**What the task requires:** Please copy out the entries until you have copied the line that contains "Peppermint Patty Cookies", beginning with the first line.

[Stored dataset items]
##########
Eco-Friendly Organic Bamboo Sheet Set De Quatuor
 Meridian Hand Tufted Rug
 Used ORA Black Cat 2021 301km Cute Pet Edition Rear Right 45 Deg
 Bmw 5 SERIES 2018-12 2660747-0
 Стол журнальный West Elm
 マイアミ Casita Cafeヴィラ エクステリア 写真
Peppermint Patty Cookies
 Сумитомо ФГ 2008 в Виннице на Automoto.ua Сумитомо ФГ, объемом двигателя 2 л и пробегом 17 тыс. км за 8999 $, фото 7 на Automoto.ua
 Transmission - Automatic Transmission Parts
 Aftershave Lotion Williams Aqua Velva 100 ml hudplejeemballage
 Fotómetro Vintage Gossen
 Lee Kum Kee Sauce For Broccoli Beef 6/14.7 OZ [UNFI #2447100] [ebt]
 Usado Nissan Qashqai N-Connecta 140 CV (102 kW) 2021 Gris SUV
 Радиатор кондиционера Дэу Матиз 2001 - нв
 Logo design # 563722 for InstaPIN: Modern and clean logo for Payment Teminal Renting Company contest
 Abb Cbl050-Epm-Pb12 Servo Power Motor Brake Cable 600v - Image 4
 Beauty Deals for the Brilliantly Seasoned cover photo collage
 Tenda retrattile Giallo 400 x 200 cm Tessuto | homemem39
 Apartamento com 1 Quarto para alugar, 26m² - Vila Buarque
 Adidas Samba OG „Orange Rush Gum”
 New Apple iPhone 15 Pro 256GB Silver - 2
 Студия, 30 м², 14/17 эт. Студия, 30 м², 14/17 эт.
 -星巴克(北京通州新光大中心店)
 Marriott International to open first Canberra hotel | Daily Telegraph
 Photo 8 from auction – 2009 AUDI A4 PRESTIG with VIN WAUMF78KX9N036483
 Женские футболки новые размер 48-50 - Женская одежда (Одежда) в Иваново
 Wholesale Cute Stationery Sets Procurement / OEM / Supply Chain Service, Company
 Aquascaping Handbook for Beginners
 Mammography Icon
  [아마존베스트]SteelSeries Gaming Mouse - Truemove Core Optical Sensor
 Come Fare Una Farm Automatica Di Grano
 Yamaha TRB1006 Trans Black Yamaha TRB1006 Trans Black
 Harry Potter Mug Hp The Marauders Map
##########
**Expected output:**
Eco-Friendly Organic Bamboo Sheet Set De Quatuor
 Meridian Hand Tufted Rug
 Used ORA Black Cat 2021 301km Cute Pet Edition Rear Right 45 Deg
 Bmw 5 SERIES 2018-12 2660747-0
 Стол журнальный West Elm
 マイアミ Casita Cafeヴィラ エクステリア 写真
Peppermint Patty Cookies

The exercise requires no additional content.